Current drugs designed to prevent blood clots, heart attack, or stroke also increase the risk of hazardous bleeding. Toward testing whether selective block of one branch of the coagulation cascade might inhibit clotting without causing bleeding, David et al. developed an antibody that occupies and blocks the active site of a critical protein called FXIa. This antibody inhibited clotting of human blood and prevented blood vessel block in animal models but did not cause bleeding. So that the antibody can be used safely in people, the authors also developed a second antibody that can reverse the action of the first.

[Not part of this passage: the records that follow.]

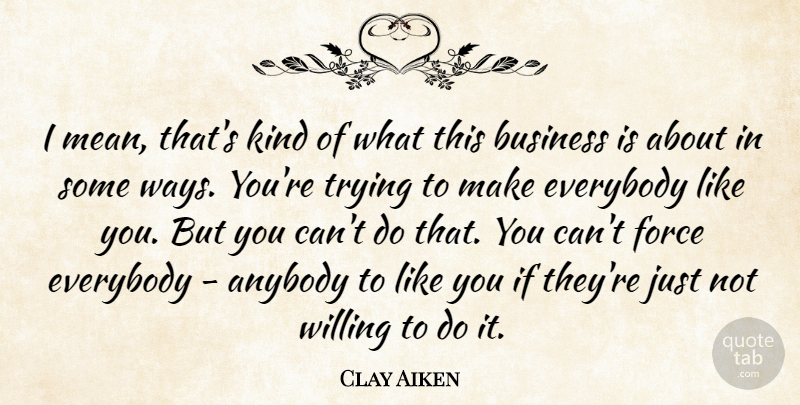 Clay Aiken Quote About Business, Mean, Trying: I Mean Thats Kind Of...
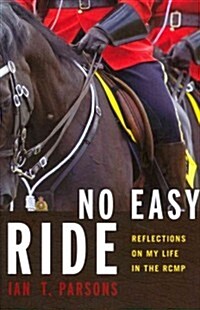 No Easy Ride: Reflections on My Life in the Rcmp (Paperback)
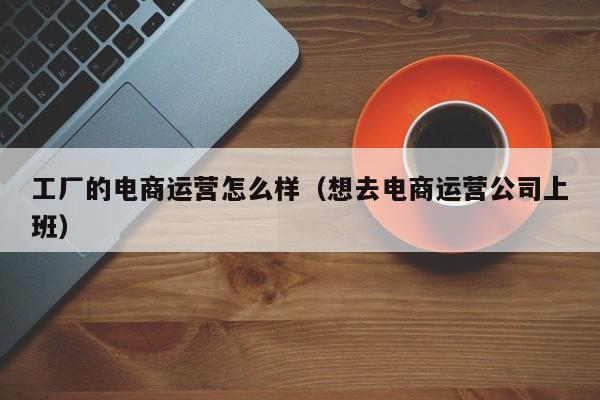 工厂的电商运营怎么样（想去电商运营公司上班）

Thrombosis is a major cause of morbidity and mortality. Current antithrombotic drugs are not ideal in that they must balance prevention of thrombosis against bleeding risk. Inhibition of coagulation factor XI (FXI) may offer an improvement over existing antithrombotic strategies by preventing some forms of thrombosis with lower bleeding risk. To permit exploration of this hypothesis in humans, we generated and characterized a series of human immunoglobulin Gs (IgGs) that blocked FXIa active-site function but did not bind FXI zymogen or other coagulation proteases. The most potent of these IgGs, C24 and DEF, inhibited clotting in whole human blood and prevented FeCl3-induced carotid artery occlusion in FXI-deficient mice reconstituted with human FXI and in thread-induced venous thrombosis in rabbits at clinically relevant doses. At doses substantially higher than those required for inhibition of intravascular thrombus formation in these models, DEF did not increase cuticle bleeding in rabbits or cause spontaneous bleeding in macaques over a 2-week study. Anticipating the desirability of a reversal agent, we also generated a human IgG that rapidly reversed DEF activity ex vivo in human plasma and in vivo in rabbits. Thus, an active site–directed FXIa-specific antibody can block thrombosis in animal models and, together with the reversal agent, may facilitate exploration of the roles of FXIa in human disease.